Housing Market Doesn't Need Much for Buyers to Return

Surging mortgage rates have brought the housing market down from its giddy highs earlier this year. Now the question on everyone’s mind is how low will building, buying and prices go? We’ve already seen people who follow the market speculate about housing prices falling 10% or even 20% from peak levels.

But that kind of shock-and-awe analysis is incomplete, and based on an assumption that housing affordability has to snap back to pre-pandemic levels, or match some theoretical monthly payment-to-income ratio. A better guess about where the housing market will stabilize would take into account the fact that housing activity was still just fine up until April, even though affordability was much worse than pre-pandemic. You also would need to account for the squiggles in the data as mortgage rates have moved up and down since then.

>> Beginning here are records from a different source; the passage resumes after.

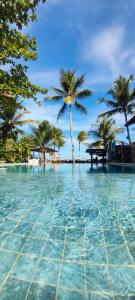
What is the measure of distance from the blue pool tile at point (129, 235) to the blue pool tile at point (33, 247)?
1.21 metres

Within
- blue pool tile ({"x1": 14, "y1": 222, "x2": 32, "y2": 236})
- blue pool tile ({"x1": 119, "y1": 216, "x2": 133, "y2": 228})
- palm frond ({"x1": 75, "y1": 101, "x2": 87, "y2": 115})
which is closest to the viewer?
blue pool tile ({"x1": 14, "y1": 222, "x2": 32, "y2": 236})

And those measures suggest it wouldn't take much for the housing market to get back into balance with more stable pricing and transactions. It might take as little as mortgage rates falling back to below 6%, or some additional modest declines in home prices combined with a little more wage growth for workers.

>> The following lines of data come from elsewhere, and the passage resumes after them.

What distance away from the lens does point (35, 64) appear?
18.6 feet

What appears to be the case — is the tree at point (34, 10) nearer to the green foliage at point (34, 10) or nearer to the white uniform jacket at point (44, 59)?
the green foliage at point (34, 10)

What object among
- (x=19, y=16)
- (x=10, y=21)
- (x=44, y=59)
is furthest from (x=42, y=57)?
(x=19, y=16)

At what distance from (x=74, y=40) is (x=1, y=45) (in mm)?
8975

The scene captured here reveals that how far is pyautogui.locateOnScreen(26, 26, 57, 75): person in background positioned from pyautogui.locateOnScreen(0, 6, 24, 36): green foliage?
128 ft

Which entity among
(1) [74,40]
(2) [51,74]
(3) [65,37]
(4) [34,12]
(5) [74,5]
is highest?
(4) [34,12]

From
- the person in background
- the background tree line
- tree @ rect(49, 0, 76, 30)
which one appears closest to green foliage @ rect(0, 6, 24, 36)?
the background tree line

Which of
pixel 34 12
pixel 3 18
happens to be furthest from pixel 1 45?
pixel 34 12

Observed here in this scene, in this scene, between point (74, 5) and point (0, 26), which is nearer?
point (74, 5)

The online real estate brokerage Redfin puts out a weekly report looking at a variety of housing metrics, and it was their end of April report that made it clear that the housing market was slowing. That's when asking prices for homes had risen by more than $400,000, mortgage rates had breached 5%, and monthly payments had risen by the most on record compared with the prior year.

A lot has changed since then. The average mortgage rate was 6.13% last week after touching 7.3% in October. Asking prices for homes have fallen, and worker incomes have continued to grow — yet despite all that volatility there has been remarkable stability in the monthly payment buyers are committing to.